Quelle erreur fatale. L’Amérique, c’est un peu comme une boîte de nuit ultra-sélect : les milliardaires entrent sans même passer par la file d’attente, mais les pauvres, les immigrés et tous ceux qui n’ont pas d’actions chez Amazon, doivent rester dehors, à grelotter sous les néons de la misère. Les États-Unis ne sont plus une nation, mais une entreprise où seuls les actionnaires ont droit à une chaise. Vous êtes un oligarque russe ? Bienvenue ! Vous êtes un travailleur latino venu chercher un avenir meilleur ? Direction la frontière, avec un mur en supplément.

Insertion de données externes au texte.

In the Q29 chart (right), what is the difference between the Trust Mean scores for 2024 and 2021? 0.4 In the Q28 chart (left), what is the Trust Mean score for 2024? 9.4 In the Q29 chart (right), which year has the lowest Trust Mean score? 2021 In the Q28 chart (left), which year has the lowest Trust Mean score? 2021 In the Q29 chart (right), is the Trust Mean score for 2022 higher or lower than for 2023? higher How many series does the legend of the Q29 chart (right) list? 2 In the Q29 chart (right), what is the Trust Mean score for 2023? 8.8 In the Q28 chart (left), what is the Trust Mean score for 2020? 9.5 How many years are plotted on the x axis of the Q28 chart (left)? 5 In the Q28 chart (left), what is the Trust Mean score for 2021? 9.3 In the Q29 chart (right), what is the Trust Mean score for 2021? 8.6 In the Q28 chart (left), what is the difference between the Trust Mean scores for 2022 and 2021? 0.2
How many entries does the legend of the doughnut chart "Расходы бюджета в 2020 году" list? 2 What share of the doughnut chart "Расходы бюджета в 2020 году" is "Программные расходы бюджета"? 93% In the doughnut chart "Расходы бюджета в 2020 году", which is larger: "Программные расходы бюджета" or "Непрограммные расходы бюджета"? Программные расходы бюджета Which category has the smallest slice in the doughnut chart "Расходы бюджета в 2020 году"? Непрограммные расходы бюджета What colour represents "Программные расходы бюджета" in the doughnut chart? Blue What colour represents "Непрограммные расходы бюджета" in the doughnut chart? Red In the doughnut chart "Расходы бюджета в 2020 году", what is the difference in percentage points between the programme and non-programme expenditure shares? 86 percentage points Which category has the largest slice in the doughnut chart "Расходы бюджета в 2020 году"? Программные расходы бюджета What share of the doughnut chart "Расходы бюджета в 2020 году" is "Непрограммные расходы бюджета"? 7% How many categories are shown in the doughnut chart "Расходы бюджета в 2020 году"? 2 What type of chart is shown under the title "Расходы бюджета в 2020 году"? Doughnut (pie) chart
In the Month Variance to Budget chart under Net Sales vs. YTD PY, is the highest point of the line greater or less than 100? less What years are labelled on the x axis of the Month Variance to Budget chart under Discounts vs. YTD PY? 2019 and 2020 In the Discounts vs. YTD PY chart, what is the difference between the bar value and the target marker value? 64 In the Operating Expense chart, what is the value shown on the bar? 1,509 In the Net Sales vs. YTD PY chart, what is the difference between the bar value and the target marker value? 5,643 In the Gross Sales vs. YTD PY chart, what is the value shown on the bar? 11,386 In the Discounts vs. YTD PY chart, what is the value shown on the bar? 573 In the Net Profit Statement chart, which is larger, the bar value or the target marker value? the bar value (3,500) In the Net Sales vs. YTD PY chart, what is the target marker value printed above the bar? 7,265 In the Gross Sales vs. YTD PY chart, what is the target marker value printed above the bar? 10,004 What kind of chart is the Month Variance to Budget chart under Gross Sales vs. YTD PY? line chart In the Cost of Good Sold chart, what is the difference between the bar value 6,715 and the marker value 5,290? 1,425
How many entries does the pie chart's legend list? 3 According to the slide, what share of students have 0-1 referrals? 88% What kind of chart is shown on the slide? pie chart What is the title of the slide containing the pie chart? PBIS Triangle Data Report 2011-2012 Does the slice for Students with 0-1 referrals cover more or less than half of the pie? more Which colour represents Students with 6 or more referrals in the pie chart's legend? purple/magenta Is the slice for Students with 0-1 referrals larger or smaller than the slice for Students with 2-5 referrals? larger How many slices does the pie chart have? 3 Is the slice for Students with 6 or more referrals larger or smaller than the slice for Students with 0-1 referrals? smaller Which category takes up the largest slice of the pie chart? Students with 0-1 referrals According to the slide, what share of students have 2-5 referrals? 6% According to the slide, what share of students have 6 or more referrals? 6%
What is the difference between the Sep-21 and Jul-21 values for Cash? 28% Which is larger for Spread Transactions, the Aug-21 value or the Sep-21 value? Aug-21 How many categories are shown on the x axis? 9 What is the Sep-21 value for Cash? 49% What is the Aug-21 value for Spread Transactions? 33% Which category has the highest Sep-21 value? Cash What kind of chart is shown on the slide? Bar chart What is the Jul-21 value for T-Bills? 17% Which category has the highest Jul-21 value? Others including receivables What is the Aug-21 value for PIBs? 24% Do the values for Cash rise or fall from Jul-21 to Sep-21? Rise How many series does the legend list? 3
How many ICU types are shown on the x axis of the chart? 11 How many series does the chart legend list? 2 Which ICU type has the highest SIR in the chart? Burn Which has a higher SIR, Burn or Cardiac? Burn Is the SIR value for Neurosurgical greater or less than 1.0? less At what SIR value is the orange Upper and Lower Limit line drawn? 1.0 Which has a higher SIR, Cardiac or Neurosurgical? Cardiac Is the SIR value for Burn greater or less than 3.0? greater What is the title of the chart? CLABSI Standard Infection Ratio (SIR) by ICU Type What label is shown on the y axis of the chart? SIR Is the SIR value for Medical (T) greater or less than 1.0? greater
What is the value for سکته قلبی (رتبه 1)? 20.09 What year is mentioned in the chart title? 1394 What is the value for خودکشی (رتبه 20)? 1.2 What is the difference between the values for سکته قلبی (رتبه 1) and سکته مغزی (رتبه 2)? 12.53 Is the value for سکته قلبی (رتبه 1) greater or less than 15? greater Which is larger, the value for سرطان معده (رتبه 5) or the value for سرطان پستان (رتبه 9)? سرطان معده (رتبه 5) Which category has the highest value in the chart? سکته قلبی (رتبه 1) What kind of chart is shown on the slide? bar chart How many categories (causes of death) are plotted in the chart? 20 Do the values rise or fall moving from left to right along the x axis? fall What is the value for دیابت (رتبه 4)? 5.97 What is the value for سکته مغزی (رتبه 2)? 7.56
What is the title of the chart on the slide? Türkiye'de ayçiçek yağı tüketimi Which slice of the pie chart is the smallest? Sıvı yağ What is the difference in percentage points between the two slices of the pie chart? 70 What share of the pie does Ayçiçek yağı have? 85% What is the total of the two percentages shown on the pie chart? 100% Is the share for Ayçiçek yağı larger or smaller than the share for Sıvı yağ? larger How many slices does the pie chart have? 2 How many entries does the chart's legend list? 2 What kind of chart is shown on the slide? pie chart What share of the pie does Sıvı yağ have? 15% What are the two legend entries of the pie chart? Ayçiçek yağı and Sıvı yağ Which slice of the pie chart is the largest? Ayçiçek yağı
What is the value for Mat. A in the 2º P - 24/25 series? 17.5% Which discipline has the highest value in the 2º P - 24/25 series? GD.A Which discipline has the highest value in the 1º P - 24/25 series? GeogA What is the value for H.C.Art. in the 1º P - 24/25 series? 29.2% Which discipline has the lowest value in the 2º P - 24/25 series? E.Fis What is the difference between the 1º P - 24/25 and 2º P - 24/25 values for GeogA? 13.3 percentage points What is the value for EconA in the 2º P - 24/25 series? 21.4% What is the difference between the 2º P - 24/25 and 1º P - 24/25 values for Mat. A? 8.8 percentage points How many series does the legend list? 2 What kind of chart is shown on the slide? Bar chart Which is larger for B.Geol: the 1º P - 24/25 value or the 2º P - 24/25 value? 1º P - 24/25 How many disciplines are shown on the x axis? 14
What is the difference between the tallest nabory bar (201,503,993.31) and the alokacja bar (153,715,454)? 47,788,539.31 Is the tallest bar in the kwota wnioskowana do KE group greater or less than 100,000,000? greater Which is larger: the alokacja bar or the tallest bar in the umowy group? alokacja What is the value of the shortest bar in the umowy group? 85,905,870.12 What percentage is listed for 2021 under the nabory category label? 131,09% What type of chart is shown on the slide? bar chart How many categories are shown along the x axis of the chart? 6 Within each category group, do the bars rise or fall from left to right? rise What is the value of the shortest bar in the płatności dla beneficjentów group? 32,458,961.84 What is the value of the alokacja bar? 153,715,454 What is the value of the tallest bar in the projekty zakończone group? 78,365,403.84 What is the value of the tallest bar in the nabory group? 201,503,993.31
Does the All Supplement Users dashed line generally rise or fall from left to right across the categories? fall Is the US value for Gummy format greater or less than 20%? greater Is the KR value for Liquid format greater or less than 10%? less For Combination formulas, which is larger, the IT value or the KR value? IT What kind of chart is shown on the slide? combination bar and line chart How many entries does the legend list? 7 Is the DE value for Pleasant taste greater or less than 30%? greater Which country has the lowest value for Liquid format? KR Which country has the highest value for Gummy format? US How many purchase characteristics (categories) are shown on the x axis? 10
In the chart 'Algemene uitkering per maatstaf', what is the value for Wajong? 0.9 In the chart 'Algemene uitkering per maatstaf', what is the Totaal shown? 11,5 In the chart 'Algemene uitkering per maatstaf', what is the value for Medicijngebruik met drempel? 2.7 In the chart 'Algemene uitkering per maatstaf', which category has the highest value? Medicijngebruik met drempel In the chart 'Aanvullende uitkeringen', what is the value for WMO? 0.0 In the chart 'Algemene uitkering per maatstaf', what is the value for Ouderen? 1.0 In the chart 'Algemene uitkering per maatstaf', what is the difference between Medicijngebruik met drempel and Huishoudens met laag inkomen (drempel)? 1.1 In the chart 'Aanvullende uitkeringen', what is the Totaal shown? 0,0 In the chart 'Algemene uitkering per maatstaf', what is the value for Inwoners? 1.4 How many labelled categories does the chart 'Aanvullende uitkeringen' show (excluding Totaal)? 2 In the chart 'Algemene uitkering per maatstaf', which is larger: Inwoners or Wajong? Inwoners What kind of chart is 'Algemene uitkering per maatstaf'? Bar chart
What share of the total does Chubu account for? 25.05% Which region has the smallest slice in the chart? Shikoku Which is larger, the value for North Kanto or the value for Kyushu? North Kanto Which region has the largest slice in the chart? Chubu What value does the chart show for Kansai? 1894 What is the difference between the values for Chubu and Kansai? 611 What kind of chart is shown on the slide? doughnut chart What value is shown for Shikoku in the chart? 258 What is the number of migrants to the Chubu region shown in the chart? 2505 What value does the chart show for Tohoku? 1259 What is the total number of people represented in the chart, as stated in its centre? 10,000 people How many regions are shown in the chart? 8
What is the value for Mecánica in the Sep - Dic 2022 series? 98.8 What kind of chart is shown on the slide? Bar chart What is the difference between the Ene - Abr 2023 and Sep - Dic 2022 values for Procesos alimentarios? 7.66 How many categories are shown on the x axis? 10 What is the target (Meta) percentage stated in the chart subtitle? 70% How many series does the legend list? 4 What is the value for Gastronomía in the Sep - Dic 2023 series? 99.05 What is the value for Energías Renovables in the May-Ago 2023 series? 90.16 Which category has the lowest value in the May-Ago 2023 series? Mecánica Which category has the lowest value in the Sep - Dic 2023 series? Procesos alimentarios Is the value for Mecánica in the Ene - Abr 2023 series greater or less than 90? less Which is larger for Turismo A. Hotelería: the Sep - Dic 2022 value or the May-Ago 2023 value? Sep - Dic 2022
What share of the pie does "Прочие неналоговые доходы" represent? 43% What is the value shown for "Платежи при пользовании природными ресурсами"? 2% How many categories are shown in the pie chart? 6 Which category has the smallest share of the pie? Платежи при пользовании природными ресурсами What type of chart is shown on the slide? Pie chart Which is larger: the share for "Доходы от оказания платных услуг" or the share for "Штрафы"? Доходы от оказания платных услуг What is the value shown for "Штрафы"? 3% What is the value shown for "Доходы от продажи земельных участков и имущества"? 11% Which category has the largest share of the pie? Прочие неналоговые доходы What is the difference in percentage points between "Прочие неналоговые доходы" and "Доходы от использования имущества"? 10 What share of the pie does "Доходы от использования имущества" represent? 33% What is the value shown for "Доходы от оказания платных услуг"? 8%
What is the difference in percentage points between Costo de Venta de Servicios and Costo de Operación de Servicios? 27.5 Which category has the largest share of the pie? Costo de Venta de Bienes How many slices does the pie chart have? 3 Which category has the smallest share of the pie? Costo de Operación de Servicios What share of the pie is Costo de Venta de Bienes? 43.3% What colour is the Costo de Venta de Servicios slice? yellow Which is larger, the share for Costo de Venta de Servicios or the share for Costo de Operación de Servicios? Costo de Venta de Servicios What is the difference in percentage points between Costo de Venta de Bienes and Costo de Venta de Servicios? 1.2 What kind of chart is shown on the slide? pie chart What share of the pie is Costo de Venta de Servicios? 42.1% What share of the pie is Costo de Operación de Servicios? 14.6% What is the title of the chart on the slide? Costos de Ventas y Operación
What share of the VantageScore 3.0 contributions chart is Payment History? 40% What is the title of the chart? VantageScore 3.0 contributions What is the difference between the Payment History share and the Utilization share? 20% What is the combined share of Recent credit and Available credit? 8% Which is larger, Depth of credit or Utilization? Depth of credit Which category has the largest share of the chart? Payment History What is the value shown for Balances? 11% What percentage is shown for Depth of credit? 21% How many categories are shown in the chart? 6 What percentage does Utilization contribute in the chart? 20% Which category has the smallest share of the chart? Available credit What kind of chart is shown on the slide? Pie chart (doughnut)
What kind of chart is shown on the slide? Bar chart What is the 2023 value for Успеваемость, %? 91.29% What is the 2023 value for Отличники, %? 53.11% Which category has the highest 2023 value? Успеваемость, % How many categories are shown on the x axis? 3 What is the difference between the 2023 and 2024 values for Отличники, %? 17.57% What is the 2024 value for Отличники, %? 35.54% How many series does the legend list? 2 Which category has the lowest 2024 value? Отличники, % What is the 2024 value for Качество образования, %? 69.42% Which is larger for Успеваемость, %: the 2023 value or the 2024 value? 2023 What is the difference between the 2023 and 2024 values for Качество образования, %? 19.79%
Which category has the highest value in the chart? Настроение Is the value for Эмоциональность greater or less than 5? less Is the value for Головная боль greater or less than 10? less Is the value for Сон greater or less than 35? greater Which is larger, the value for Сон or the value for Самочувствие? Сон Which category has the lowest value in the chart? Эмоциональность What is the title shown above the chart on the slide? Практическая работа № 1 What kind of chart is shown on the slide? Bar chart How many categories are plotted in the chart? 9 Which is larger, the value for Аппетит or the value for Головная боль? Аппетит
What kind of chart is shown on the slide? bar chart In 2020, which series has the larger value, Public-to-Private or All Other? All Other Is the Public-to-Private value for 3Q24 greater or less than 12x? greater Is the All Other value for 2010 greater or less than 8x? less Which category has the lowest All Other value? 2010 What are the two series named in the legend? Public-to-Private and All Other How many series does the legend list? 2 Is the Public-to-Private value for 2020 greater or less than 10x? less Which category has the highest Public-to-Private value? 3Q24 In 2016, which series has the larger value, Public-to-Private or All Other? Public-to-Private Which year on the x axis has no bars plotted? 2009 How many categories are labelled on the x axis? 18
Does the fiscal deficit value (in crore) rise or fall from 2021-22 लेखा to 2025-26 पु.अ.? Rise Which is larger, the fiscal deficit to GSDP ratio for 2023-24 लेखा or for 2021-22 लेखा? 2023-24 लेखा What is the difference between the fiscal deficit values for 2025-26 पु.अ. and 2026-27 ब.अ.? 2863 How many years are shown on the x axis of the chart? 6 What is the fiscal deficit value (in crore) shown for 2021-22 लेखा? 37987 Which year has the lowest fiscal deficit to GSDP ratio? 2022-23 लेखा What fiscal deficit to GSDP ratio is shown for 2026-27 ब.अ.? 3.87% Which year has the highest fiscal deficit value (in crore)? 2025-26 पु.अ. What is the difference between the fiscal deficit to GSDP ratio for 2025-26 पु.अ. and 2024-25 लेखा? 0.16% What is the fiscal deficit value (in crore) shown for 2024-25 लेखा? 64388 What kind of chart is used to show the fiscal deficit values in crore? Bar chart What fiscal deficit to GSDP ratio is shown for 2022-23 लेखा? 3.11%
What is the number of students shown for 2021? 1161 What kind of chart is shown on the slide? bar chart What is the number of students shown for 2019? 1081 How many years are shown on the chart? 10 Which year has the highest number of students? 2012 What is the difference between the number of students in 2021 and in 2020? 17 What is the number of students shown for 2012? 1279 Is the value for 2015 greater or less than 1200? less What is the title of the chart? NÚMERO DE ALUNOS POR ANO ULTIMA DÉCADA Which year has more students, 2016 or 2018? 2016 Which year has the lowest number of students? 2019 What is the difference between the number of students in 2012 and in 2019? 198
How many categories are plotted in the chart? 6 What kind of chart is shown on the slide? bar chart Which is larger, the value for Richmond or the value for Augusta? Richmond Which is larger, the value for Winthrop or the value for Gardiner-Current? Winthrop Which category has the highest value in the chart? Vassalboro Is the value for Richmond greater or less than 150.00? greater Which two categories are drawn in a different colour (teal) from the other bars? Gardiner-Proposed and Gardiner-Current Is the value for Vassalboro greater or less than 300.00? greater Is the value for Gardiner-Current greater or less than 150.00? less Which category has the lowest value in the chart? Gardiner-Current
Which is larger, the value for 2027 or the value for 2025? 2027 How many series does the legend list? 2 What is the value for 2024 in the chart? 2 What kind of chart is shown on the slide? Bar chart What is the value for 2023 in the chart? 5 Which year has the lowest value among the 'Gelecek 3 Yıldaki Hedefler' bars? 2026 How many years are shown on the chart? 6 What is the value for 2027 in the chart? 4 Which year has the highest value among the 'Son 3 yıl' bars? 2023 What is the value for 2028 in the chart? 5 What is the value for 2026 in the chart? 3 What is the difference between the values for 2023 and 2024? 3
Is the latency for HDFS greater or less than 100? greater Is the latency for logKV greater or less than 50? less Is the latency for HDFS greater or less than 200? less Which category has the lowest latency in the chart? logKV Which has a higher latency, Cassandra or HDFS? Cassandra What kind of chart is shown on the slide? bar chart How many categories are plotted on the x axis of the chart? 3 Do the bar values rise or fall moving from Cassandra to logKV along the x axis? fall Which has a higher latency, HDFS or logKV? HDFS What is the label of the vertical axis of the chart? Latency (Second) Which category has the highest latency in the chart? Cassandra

Pendant ce temps, Trump gère la politique étrangère comme un enfant capricieux. Il veut échanger le Groenland contre des barils de pétrole et transformer le Canada en 51e État américain – parce que, pourquoi pas ? Il confond l’impérialisme avec un Monopoly géant, où chaque territoire est une case à acheter. Le Golfe du Panama ? Rebaptisé "Golfe des États-Unis". L’Ukraine ? Juste une distraction dans son admiration sans borne pour Poutine.